Vaunted British broadcaster BBC will cut 450 newsroom jobs and cover fewer stories as part of an effort to save £80 million ($1.4 million), the head of news, Fran Unsworth, announced Wednesday.

The journalists will be pooled in centralized teams, The Guardian reported, rather than work for specific programs, with an increased emphasis on digital content over television and radio.

“The BBC has to face up to the changing way audiences are using us,” said Unsworth in a BBC statement. “We need to reshape BBC News for the next decade in a way which saves substantial amounts of money. We are spending too much of our resources on traditional linear broadcasting and not enough on digital.”

Currently BBC News employs about 6,000 people, the network said, 1,700 of them outside the U.K. In 2016 the corporation said it had to save £800 million and that £80 million of it would have to come from its news division. BBC News had managed to reach half that, the network said.
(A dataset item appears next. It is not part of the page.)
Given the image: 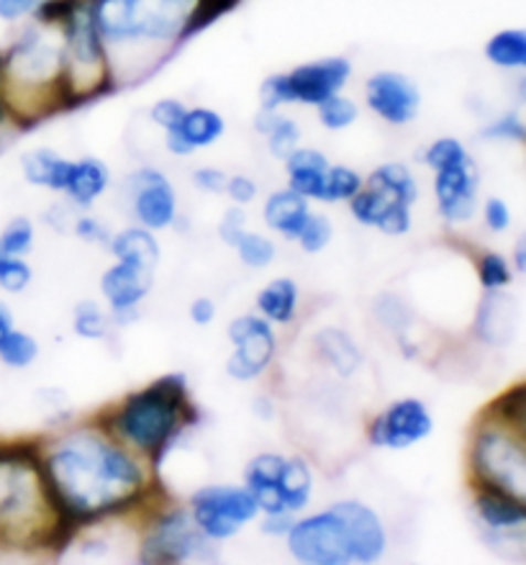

Included in the move are some cuts that have already been announced, such as the cancellation of “Victoria Derbyshire,” a weekday current-affairs show that specializes in award-winning original stories and exclusive interviews. That cut came to light last Wednesday.

Other cuts include a dozen jobs slashed at BBC’s “Newsnight,” which will also halve the number of in-depth films it makes and cut spending on investigative journalism, The Guardian reported.
The National Union of Journalists told The Guardian another dozen jobs will go at “5Live,” and a dozen more positions made redundant by the sharing of radio bulletins across the BBC.